Since Dell announced its Q1 earnings miss (see also Dell's February conference call transcript), a plethora of articles have appeared on Seeking Alpha about the stock. William Trent, Chad Brand and Andrew Schmitt are bullish. Doug McIntyre, Yaser Anwar, Phil's World and "Average Joe" are bearish. Meanwhile, Bill Miller has bought the stock for the Legg Mason Value Trust. Every large cap growth manager should read these articles and consider the points they make. Here are links to them and key extracts:
William Trent (on May 9th):
Trading below $25 after hours, the stock is packing a $51 billion enterprise value. Its free cash flow was $4.8 billion in FY2005 and $4.1 billion in FY06. Making allowances that there will always be fluctuation gives us an average free cash flow of $4.5 billion, and an EV/FCF (enterprise value to free cash flow) multiple of 11.3x.
Chad Brand (on May 16th):
I am not saying that Dell stock is poised for the late-1990’s-like ascent. Those days have long passed. However, Dell now trades at a discount to IBM (IBM) and I think that makes little sense. Dell has $5 in net cash per share on its balance sheet, taking its enterprise value down to $19 per share. That’s a trailing P/E ratio of merely 12.

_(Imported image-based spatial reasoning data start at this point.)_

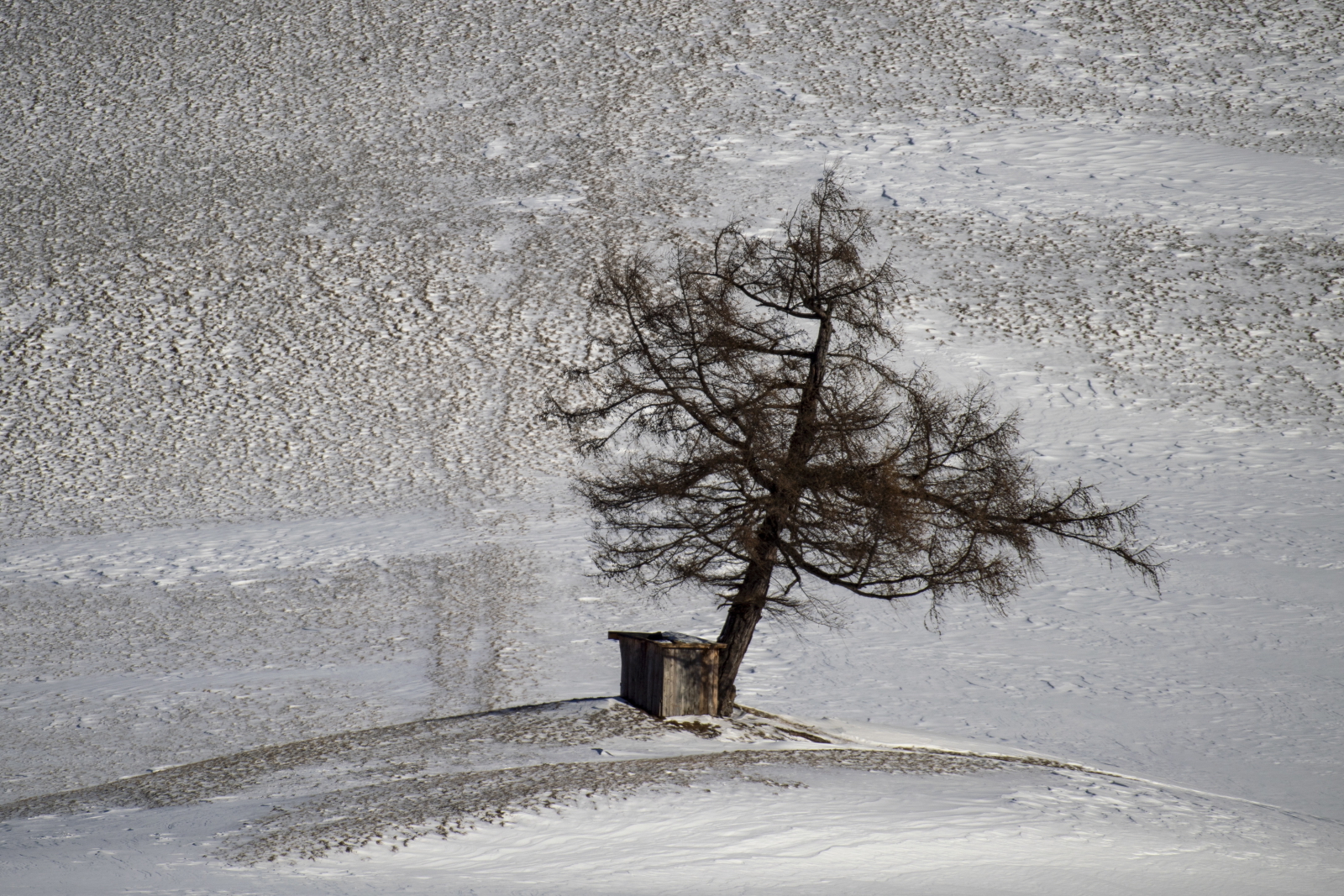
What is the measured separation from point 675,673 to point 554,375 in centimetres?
1331

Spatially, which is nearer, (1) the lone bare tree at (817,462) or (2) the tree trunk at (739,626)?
(1) the lone bare tree at (817,462)

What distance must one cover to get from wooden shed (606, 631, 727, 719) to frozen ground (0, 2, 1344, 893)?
0.69 m

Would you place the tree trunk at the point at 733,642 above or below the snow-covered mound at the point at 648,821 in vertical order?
above

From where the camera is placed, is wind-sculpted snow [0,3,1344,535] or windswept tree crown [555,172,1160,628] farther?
wind-sculpted snow [0,3,1344,535]

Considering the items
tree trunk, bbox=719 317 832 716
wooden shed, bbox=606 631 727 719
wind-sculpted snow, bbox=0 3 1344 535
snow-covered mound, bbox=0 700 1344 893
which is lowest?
snow-covered mound, bbox=0 700 1344 893

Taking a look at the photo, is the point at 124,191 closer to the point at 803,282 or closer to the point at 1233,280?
the point at 803,282

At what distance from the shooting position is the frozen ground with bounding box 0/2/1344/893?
29.3 feet

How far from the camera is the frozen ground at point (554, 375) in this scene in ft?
29.3

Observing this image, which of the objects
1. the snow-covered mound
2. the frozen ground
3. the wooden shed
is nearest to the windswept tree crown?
the wooden shed

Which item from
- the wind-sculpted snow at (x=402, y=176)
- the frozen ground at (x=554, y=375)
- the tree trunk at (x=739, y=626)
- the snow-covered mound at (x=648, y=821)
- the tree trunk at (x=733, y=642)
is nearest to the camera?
the snow-covered mound at (x=648, y=821)

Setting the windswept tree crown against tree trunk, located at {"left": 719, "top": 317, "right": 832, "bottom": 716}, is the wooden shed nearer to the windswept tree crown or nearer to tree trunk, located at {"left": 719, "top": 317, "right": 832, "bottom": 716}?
tree trunk, located at {"left": 719, "top": 317, "right": 832, "bottom": 716}

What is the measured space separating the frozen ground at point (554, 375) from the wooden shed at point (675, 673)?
692 millimetres

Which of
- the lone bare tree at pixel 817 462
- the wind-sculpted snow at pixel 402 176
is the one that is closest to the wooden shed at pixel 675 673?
the lone bare tree at pixel 817 462

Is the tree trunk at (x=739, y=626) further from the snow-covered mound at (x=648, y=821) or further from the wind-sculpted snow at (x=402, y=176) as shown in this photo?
the wind-sculpted snow at (x=402, y=176)
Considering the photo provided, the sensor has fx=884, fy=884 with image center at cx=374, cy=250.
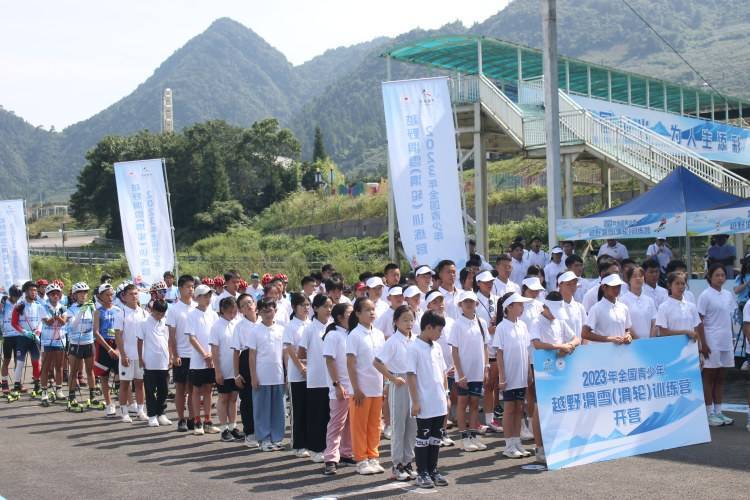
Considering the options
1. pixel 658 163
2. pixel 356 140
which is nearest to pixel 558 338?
pixel 658 163

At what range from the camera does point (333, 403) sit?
8.94 meters

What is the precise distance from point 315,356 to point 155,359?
3.59m

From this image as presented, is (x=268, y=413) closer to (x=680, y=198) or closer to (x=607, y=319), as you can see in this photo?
(x=607, y=319)

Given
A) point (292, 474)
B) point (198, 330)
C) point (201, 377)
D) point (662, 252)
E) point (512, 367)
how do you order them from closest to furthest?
point (292, 474) < point (512, 367) < point (201, 377) < point (198, 330) < point (662, 252)

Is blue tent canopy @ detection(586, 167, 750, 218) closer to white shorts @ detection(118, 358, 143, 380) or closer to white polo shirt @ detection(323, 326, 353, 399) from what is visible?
white polo shirt @ detection(323, 326, 353, 399)

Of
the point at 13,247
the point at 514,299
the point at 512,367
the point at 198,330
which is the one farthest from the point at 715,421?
the point at 13,247

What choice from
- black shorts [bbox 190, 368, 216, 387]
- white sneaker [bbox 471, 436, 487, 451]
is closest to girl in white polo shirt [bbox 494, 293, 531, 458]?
white sneaker [bbox 471, 436, 487, 451]

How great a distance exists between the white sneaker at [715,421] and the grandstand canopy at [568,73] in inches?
617

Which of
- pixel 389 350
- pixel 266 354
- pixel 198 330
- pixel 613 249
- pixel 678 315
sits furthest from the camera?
pixel 613 249

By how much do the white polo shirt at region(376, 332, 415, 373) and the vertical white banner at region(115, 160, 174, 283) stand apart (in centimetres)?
1051

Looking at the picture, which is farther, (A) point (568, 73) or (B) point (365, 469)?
(A) point (568, 73)

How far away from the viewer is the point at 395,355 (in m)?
8.05

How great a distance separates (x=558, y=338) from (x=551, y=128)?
7.49 metres

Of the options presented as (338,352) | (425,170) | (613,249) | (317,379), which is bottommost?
(317,379)
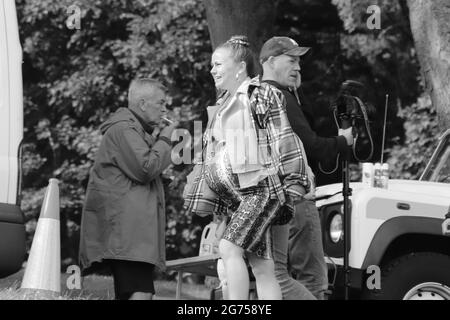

Andrew Schmitt (on May 16th):
Dell’s supply chain for electronics rivals Wal Mart’s (WMT) in terms of efficiency and they will eventually succeed in their efforts to commoditize the consumer electronics space. The current market’s perception that PC’s are anything but commodities is a brief vacation from reality, and Dell is the best commodity producer out there. I believe the cost structure of Dell’s supply chain and web retailing model will beat HP’s.
Douglas McIntyre (on May 9th):
There is now more and more evidence that Dell’s high-growth days are behind it. The goal of being a $100 million company someday no longer makes sense to investors; it is almost an embarrassment.
Phil's World (on May 9th):
Lenovo is getting to be serious low-cost competition for Dell, while HP (HPQ) has been winning market share as more people just pop down to the local computer store and buy a box rather than wait for their Dells.
Average Joe (on May 16th):
Obviously Dell won’t disappear, but the question here is whether the stock is a good investment over the near or even the long term. The PC market just isn’t what it once was and until something really shakes up the industry (like the plasma and LCD screens did for TVs), it’s not going to offer a great source of growth for Dell.
Yaser Anwar (on May 16th):
Dell’s inventories and receivables have grown faster than sales since the start of 2003. That’s worrying, especially considering that Dell prides itself on building computers to order. Rising receivables and inventory are signs that problems are being stored-up for the future.
On a personal note, I want to thank these -- and all the other -- Seeking Alpha contributors. Their intelligence and passion shine.